There are two types of runners in the world. Those who run away from their problems and those who run head-on into the fray. I like to think of myself as the latter… The former live a life of fear and uncertainty, and constantly make excuses for not dealing with conflict because it’s uncomfortable or they just bail because they don’t have the spine to tackle adversity. Those who tackle their problems may come out with bruises, wounded limbs, or battle scars, but they know what they’re confronting in their life and are capable of taking responsibility. Running away from difficult circumstances will only land you in a world of hurt, and is a guaranteed way to run in circles without ever making progress.
I have not always been one to face my fears, in fact that has only begun to happen since 2009. It is so much easier to cower in the shadows than it is to stand up and face your challenge eye to eye. My challenges for me for the next seven months have been laid out clearly before me: MBA graduation & Ironman. That’s it. Those are my priorities Those are the lighthouses in the storm and they pierce like a laser through my lifestyle choices for the coming months.
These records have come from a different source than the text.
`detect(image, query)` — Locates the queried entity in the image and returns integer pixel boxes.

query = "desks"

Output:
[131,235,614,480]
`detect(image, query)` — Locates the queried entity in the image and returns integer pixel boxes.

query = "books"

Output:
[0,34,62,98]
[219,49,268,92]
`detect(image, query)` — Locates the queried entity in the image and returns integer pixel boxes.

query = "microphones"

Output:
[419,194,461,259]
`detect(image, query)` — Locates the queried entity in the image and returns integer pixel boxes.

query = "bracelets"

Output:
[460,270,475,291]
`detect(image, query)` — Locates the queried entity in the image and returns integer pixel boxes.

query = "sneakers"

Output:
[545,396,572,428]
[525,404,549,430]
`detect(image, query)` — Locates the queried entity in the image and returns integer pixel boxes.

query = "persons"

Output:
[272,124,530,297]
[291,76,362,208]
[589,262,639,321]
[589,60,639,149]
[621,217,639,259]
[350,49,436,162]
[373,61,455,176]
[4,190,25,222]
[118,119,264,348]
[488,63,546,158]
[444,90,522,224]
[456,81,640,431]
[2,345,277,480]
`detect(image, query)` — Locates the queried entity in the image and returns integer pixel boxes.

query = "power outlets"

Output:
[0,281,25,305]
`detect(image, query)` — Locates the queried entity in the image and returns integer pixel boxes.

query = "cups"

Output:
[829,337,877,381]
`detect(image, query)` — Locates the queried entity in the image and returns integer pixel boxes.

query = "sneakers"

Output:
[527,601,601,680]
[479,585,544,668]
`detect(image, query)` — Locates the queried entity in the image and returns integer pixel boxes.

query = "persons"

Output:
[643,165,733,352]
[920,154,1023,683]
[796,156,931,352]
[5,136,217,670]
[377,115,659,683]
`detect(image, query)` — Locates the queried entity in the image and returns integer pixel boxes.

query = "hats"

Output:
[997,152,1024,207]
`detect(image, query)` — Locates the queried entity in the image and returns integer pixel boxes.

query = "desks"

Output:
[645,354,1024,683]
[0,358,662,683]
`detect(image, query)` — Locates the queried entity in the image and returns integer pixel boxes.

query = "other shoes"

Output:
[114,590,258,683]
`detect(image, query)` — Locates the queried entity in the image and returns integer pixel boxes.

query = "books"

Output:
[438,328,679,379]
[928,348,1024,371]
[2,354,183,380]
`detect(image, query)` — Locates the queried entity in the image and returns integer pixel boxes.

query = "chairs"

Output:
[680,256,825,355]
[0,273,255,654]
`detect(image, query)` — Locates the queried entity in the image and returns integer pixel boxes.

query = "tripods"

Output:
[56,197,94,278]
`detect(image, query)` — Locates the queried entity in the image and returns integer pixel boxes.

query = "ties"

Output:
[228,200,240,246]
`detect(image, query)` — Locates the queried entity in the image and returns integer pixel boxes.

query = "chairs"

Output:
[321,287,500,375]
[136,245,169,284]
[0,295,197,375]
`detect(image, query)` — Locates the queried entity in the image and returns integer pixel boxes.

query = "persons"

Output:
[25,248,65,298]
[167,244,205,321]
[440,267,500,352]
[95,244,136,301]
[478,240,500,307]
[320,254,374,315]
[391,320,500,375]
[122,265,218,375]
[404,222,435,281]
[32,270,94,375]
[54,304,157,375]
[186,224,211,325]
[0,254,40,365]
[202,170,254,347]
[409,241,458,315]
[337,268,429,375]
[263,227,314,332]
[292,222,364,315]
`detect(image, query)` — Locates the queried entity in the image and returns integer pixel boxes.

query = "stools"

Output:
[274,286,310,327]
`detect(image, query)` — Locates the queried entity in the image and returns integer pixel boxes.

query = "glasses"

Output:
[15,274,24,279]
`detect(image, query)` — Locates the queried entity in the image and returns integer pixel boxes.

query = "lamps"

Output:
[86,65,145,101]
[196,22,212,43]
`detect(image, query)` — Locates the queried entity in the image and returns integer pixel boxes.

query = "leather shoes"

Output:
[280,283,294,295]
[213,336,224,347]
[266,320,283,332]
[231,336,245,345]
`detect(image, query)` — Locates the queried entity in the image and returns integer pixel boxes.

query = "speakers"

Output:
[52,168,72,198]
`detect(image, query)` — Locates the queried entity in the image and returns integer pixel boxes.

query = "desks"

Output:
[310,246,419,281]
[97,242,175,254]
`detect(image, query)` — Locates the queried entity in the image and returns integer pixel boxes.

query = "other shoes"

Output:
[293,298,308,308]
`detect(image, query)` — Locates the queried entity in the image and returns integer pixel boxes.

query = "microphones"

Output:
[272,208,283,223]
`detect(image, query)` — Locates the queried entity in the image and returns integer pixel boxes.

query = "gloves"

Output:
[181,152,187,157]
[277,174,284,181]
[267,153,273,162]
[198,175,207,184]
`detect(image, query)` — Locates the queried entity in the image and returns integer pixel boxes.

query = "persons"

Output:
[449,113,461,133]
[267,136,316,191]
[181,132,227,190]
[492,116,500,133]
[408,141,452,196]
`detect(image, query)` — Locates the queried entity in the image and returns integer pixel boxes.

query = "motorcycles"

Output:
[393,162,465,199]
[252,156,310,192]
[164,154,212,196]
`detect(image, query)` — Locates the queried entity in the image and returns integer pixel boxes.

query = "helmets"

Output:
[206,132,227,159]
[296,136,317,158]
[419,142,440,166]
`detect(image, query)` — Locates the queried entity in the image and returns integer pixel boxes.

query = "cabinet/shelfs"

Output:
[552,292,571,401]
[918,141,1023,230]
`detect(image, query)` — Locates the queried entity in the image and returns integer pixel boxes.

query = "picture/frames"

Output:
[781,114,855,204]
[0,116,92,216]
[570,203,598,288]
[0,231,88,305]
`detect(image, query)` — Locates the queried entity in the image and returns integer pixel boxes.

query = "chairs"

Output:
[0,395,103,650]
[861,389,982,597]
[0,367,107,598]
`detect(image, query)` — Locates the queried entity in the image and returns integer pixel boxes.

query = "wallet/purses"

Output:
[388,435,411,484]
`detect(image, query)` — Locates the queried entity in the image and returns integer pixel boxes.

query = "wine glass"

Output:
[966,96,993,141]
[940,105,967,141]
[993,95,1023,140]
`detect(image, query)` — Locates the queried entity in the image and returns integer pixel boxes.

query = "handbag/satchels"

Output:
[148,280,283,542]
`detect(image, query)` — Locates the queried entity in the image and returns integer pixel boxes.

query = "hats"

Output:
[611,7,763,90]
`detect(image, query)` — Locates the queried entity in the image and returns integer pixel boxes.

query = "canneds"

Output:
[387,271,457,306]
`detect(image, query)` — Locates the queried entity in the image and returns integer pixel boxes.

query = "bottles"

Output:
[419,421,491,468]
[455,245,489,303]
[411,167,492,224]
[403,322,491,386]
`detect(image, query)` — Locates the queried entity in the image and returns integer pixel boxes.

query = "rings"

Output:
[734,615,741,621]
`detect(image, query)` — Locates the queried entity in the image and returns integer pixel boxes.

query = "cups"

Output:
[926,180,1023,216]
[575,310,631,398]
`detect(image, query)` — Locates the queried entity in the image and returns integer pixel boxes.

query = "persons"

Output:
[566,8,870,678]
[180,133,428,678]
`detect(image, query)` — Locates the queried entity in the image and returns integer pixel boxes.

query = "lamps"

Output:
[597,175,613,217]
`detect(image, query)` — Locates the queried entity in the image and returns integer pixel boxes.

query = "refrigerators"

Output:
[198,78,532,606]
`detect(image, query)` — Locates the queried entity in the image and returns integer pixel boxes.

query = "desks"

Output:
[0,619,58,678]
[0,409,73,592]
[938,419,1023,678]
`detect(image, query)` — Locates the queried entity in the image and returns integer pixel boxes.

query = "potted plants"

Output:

So, in the course of all my running, I have arrived at an intersection of decisions. All the crap this year and an incredibly disappointing race season would typically bog me down and make me feel unlucky, but I refuse to let that happen. The situations that I can control, I am certainly going to, and if I let my circumstances push me around then I am doing a disservice to myself. In the face of a challenge, I am pressing on! I have ordered a new (badass) racing bike, begun to revert my focus into taking better care of myself, and have reorganized my priorities. There is nothing like being forced to revisit your life choices when the bridge begins to fall out from underneath you…
It’s an inspiring time of year. The holidays bring families and dear friends close together, and it’s a wonderful time of reflection and planning for the future. I am continually trying to avoid accomplishing things just because they are on my list, and am striving to keep my goals relatively limited next year so that I don’t overdo it. That’s not to say many exciting and wonderful things won’t happen, I will just be better about the weight that they carry. For once, I am honestly not that stressed, and I’ve got a lot of stressful things going on. That’s a great feeling to have! The coping mechanisms are working (and there was much rejoicing).
There are few things more motivational than watching thousands of people complete a 140.6 mile race. This year’s video recap of Ironman Hawaii really sticks with triathletes, and I am so, so excited for June to get here. Yes, I have a support system through friends and family, but I will get there on my own. The success and failure of that race lies squarely on my shoulders, and what a wonderful journey it will be.